Write out the part of the cold-weather battery thread below word for word, starting with "shooting next month" and going on through "for your responses.".

**** TEXT UNDER STUDY

Cold Weather Battery Performance: NIMH vs. Lithium

Discussion in 'Nature' started by mark_van_bergh|1, Jan 25, 2000.

  1. I'll be venturing into extended subfreezing (possibly subzero)
    shooting next month in Yellowstone. In the past I've used lithium
    batteries with good success, keeping several in inside pockets to use
    as replacements when necessary. However, my Maxxum 9 vertical grip
    allows me to use lithiums (in the body) and lithiums or AA alkaline or
    NIMH batteries in the vertical grip, simultaneously (for those
    interested, in the vertical grip I can use either two CR123's or one
    2CR5, or 4 AA NIMH or alkaline - the latter of which has lousy cold
    weather performance - while still having the CR123's in the body
    available for use). The question is whether anyone has any cold
    weather experience with NIMH vs lithium performance, and whether to go
    strictly with lithiums in both the camera body and grip, or lithium in
    the body and NIMH in the grip. Thanks in advance for your responses.
  2. I use 1300 mAH NiMH batteries in my EOS 3 power booster. In December at Bosque I shot 15-20 rolls per day, with battery-sucking 500/4.5 and 300/4 IS lenses at 6 FPS and AI Servo AF mode. Typically it would go above freezing as the day progressed, but it started out very cold, probably below 20 F.

    I wouldn't hesitate to use NiMH batteries in the cold, so long as you can recharge them each day. Since your camera gives you the option, keep a couple of lithiums inside your jacket pocket as backups.

********
**** RECORDS PROVIDED

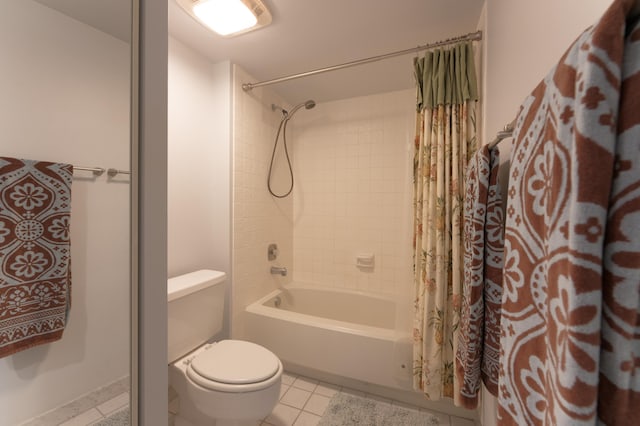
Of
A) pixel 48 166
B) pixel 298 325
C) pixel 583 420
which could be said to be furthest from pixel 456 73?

********

▶ [EXERCISE SOLUTION]
shooting next month in Yellowstone. In the past I've used lithium
    batteries with good success, keeping several in inside pockets to use
    as replacements when necessary. However, my Maxxum 9 vertical grip
    allows me to use lithiums (in the body) and lithiums or AA alkaline or
    NIMH batteries in the vertical grip, simultaneously (for those
    interested, in the vertical grip I can use either two CR123's or one
    2CR5, or 4 AA NIMH or alkaline - the latter of which has lousy cold
    weather performance - while still having the CR123's in the body
    available for use). The question is whether anyone has any cold
    weather experience with NIMH vs lithium performance, and whether to go
    strictly with lithiums in both the camera body and grip, or lithium in
    the body and NIMH in the grip. Thanks in advance for your responses.